■ Data provided ■

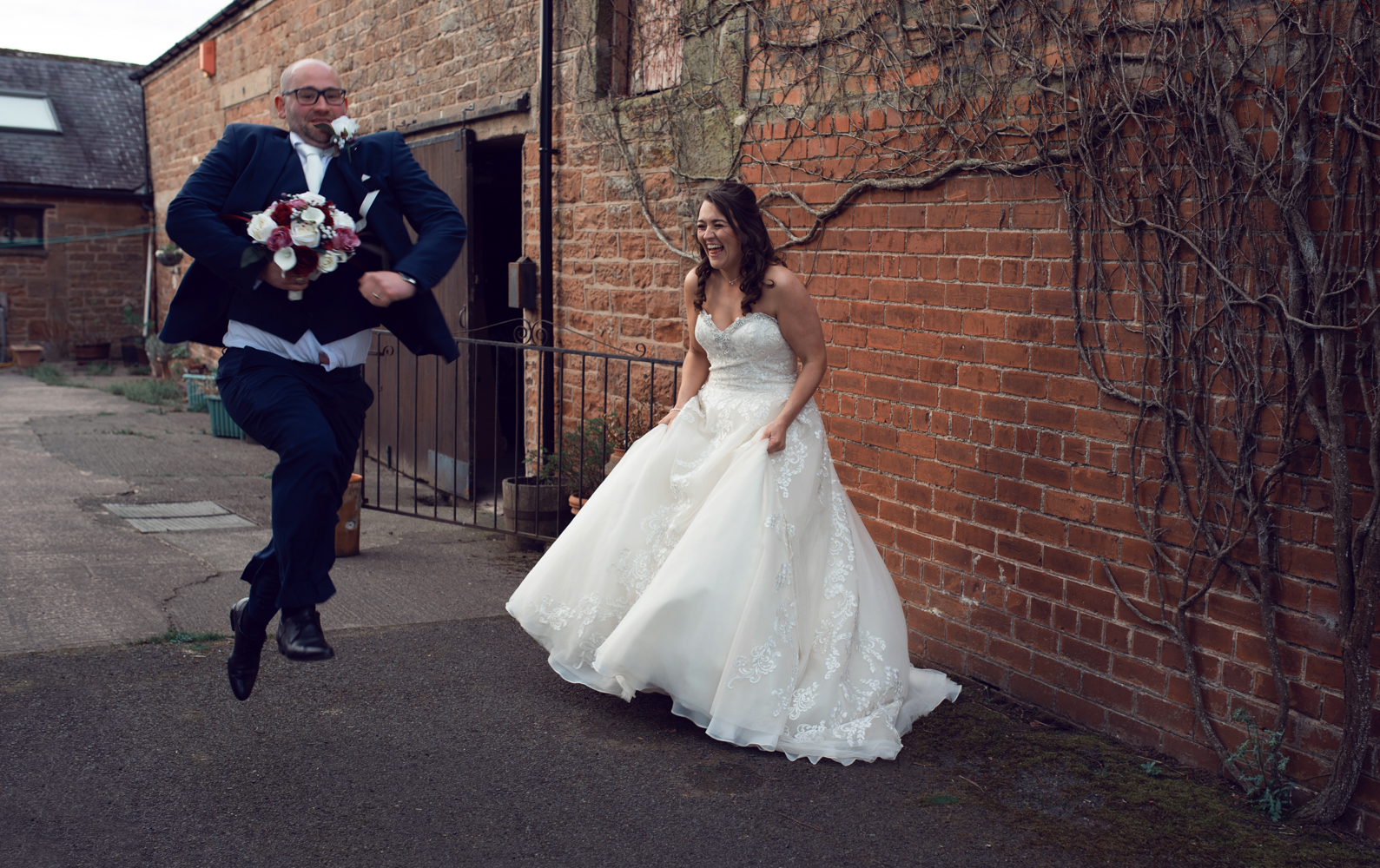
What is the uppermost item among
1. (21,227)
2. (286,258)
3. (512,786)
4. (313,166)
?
(21,227)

■ Short problem ■
Present the lines of the items above as a Markdown table with two columns, Row and Line. Number each row, skip any blank lines, and leave out the pictures.

■ Output for this exercise ■
| Row | Line |
|---|---|
| 1 | What is the uppermost item among |
| 2 | 1. (21,227) |
| 3 | 2. (286,258) |
| 4 | 3. (512,786) |
| 5 | 4. (313,166) |
| 6 | ? |
| 7 | (21,227) |